• **TEKS YANG DIBERIKAN**:
+ + + + +

William N. Dunn (2003) mengemukakan bahwa analisis kebijakan publik merupakan kombinasi aktivitas intelektual dan praktis yang bertujuan untuk menciptakan, menilai secara kritis dan mengkomunikasikan pengetahuan tentang dan di dalam proses kebijakan. Analisis kebijakan tidak diciptakan untuk membangun atau menguji teori secara ilmiah dan akademis, analisis kebijakan lebih bersifat praktis yang ditujukan untuk merespon masalah dan krisis yang dihadapi pemerintah. Oleh karena itu, analisis kebijakan bertujuan untuk memproduksi informasi mengenai nilai-nilai dan serangkaian Tindakan yang dapat dipilih untuk mengatasi berbagai masalah publik. Sehingga dengan demikian, analisis kebijakan dapat dimanfaatkan untuk mengatasi berbagai persoalan publik.

Selain itu, menurut Patton dan Sawicki (1993) analisis kebijakan publik dapat dilakukan sebelum ataupun sesudah kebijakan (tindakan) pemerintah dilakukan untuk mengatasi suatu masalah tertentu. Patton dan Sawicki (1993) mengungkapkan bahwa analisis kebijakan merupakan evaluasi kelayakan teknis, ekonomi dan politik secara sistematis dari berbagai alternatif kebijakan (rencana atau program), strategi untuk implementasi dan konsekuensi dari pelaksanaan suatu kebijakan.

+ + + + +

• **CATATAN DATA**:
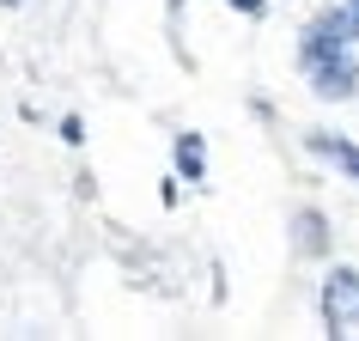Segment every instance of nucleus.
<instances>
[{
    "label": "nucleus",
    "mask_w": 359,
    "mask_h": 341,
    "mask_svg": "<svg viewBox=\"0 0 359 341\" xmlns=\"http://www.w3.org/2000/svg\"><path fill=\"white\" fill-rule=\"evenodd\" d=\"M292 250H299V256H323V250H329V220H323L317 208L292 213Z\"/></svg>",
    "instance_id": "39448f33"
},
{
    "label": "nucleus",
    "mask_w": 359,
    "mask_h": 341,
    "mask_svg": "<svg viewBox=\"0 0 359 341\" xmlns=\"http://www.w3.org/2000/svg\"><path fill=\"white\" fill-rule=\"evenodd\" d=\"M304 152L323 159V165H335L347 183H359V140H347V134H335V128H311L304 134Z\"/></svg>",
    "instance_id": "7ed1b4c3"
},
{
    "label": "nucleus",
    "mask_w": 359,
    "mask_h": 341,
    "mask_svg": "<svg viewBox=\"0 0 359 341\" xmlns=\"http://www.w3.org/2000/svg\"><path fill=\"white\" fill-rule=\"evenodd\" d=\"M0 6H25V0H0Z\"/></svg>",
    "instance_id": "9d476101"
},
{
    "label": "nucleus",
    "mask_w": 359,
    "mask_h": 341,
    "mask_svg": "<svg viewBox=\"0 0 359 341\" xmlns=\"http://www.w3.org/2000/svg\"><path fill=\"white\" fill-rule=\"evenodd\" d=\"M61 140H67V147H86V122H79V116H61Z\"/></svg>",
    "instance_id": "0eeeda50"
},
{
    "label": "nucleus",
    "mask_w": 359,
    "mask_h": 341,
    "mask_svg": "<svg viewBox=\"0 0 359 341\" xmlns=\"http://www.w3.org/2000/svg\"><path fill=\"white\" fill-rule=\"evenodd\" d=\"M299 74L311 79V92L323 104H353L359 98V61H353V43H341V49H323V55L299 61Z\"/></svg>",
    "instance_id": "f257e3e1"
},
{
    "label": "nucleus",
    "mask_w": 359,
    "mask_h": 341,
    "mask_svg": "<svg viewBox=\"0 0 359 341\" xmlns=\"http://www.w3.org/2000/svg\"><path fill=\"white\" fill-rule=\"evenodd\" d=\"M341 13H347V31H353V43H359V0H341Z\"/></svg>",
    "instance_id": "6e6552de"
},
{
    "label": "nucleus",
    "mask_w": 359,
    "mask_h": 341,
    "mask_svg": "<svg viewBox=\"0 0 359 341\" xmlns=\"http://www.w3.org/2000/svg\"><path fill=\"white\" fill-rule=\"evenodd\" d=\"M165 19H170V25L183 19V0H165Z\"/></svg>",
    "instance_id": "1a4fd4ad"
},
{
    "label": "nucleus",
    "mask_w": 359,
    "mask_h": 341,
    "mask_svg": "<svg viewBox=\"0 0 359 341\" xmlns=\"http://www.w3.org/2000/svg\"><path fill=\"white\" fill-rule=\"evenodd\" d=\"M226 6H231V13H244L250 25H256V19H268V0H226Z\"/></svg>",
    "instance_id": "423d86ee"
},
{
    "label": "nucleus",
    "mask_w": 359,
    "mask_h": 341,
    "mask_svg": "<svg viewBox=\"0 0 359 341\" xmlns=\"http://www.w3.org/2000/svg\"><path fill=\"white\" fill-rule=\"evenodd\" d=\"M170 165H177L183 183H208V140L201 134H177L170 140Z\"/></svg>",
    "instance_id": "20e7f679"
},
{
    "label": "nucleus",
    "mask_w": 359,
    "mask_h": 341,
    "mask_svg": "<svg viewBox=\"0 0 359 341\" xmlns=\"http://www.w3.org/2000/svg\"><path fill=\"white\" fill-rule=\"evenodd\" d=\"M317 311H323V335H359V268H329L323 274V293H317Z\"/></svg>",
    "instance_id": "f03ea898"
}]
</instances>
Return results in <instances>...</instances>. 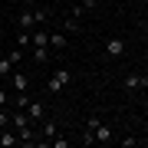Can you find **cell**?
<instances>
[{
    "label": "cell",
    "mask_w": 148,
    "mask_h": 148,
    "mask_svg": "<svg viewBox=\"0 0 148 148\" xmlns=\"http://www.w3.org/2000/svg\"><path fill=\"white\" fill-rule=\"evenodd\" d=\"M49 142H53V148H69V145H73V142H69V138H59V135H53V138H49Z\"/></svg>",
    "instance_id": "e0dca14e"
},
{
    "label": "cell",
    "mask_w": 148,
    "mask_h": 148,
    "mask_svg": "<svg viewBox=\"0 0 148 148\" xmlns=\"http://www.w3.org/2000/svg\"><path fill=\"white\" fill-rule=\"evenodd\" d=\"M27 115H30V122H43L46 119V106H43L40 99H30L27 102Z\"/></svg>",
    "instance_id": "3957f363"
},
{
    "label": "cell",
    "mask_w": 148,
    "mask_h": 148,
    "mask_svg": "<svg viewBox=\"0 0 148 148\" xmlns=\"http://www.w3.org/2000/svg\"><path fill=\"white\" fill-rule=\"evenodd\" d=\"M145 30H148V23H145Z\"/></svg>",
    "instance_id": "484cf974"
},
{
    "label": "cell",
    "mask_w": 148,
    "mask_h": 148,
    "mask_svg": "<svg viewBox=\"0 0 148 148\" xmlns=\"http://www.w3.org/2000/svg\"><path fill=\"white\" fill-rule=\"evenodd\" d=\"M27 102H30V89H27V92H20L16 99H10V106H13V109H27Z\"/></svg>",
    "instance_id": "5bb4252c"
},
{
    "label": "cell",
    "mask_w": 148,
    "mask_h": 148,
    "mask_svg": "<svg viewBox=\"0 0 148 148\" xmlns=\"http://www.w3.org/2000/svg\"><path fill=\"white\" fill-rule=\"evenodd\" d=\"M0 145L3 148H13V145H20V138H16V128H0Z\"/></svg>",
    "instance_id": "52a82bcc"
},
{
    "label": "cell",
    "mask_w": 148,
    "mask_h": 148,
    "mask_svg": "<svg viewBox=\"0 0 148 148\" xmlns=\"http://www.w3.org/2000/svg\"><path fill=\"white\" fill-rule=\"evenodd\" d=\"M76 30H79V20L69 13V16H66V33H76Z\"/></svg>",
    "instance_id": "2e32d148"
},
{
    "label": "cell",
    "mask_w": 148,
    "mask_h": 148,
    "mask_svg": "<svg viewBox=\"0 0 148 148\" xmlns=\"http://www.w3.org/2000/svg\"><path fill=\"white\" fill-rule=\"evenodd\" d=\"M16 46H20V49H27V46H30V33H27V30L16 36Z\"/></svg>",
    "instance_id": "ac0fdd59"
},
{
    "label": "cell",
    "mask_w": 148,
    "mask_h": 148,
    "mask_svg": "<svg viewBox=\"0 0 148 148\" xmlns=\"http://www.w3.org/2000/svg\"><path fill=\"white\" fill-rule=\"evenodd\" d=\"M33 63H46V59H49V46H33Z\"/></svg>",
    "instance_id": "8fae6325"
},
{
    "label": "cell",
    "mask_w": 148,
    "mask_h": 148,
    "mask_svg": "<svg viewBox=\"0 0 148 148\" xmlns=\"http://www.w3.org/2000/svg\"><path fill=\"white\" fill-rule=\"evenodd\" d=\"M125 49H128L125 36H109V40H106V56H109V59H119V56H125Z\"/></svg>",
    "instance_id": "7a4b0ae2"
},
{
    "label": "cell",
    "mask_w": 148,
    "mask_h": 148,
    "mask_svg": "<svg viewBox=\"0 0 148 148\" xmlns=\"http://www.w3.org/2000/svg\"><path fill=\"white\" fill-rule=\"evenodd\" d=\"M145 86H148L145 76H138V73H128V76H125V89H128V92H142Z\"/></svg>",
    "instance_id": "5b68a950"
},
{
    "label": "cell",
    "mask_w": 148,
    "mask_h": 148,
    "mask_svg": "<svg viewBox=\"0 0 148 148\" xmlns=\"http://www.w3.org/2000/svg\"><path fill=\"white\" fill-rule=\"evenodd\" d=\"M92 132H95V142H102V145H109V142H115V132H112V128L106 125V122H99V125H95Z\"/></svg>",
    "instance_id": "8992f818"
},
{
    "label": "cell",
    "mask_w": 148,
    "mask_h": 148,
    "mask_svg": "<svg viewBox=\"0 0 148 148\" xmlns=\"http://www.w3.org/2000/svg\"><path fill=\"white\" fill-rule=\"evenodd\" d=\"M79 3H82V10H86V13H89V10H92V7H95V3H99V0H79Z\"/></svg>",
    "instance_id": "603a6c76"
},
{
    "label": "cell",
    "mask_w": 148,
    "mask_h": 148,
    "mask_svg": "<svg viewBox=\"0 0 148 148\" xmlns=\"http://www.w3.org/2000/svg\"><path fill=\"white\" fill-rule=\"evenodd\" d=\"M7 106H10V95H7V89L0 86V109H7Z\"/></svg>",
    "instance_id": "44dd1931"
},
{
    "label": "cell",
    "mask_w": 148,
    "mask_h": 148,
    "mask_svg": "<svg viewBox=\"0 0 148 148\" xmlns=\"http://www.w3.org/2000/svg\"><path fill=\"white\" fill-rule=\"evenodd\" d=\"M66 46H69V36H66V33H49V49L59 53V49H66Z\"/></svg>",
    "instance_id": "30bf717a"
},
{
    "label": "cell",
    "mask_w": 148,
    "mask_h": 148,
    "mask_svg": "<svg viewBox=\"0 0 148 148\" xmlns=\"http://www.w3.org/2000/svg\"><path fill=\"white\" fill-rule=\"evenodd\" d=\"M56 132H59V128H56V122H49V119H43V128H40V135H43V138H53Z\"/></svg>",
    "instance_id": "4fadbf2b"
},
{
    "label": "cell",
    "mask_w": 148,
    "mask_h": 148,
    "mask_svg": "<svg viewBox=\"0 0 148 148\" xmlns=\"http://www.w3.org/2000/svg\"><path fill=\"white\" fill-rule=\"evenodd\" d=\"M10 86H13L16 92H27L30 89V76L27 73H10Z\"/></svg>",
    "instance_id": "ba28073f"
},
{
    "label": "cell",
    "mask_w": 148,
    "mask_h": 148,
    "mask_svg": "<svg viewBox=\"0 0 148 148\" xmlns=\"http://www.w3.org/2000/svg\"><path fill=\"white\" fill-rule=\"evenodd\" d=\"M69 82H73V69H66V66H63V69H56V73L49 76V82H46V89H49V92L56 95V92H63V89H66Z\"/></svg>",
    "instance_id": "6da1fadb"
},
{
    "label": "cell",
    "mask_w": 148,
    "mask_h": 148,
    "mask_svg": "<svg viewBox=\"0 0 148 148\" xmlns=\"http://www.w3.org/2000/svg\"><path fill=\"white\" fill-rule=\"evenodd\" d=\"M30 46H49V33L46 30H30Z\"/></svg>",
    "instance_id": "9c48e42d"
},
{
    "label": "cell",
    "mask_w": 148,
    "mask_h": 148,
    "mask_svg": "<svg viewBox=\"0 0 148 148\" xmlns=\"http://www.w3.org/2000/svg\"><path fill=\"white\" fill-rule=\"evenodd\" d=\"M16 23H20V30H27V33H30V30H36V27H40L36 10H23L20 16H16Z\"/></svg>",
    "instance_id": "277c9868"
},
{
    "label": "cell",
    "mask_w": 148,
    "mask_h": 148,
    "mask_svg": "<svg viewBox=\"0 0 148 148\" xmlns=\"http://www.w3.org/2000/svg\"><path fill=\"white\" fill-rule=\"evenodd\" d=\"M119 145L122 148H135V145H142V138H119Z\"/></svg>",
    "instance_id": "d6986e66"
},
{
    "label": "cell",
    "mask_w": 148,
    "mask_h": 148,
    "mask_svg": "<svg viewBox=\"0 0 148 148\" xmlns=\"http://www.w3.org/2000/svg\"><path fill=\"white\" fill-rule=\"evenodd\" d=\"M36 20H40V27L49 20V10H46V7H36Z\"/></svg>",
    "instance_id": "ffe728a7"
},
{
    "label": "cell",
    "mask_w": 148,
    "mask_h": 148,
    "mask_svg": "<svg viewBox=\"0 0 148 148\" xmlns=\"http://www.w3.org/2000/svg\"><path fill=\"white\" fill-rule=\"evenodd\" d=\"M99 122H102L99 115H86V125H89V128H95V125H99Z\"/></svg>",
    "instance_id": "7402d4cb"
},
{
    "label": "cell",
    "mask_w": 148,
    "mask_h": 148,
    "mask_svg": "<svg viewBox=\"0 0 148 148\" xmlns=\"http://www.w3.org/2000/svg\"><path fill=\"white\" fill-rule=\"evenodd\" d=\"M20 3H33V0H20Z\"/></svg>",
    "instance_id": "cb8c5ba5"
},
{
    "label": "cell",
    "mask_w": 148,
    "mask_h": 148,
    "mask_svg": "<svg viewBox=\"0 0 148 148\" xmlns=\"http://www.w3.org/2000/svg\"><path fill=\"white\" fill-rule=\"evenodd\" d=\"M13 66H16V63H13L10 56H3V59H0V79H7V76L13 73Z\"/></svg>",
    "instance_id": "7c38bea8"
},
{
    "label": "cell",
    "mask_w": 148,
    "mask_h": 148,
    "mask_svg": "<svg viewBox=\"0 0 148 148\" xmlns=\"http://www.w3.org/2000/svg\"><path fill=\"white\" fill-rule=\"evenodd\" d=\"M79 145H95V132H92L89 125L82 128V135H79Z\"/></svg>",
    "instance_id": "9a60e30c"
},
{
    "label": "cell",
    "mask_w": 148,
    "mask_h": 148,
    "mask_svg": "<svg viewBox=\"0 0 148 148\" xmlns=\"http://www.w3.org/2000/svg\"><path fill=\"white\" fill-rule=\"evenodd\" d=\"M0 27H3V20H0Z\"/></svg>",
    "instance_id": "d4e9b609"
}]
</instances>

+ + + + +

• **TUGAS YANG DIMINTA**:
- 1) Ambil secara persis bagian teks analisis kebijakan, mulai dari "Selain itu, menurut" terus ke bawah sampai "pelaksanaan suatu kebijakan.".
- 2) Menurut teks analisis kebijakan, kapan analisis kebijakan publik dapat dilakukan menurut Patton dan Sawicki?
- 3) Apakah setiap pernyataan berikut sesuai dengan teks analisis kebijakan? Jawab ya atau tidak, lalu kutip persis kata-kata teks yang menentukannya.
(a) Analisis kebijakan diciptakan untuk menguji teori secara ilmiah dan akademis.
(b) Dunn menyebut analisis kebijakan publik sebagai kombinasi aktivitas intelektual dan praktis.
(c) Patton dan Sawicki memandang analisis kebijakan sebagai evaluasi kelayakan teknis, ekonomi dan politik.
Jawablah hanya berdasarkan teks analisis kebijakan.

• **JAWABAN**:
- 1)
Selain itu, menurut Patton dan Sawicki (1993) analisis kebijakan publik dapat dilakukan sebelum ataupun sesudah kebijakan (tindakan) pemerintah dilakukan untuk mengatasi suatu masalah tertentu. Patton dan Sawicki (1993) mengungkapkan bahwa analisis kebijakan merupakan evaluasi kelayakan teknis, ekonomi dan politik secara sistematis dari berbagai alternatif kebijakan (rencana atau program), strategi untuk implementasi dan konsekuensi dari pelaksanaan suatu kebijakan.

- 2) Sebelum ataupun sesudah kebijakan (tindakan) pemerintah dilakukan untuk mengatasi suatu masalah tertentu.

- 3)
(a) Tidak: "Analisis kebijakan tidak diciptakan untuk membangun atau menguji teori secara ilmiah dan akademis"
(b) Ya: "kombinasi aktivitas intelektual dan praktis"
(c) Ya: "evaluasi kelayakan teknis, ekonomi dan politik secara sistematis"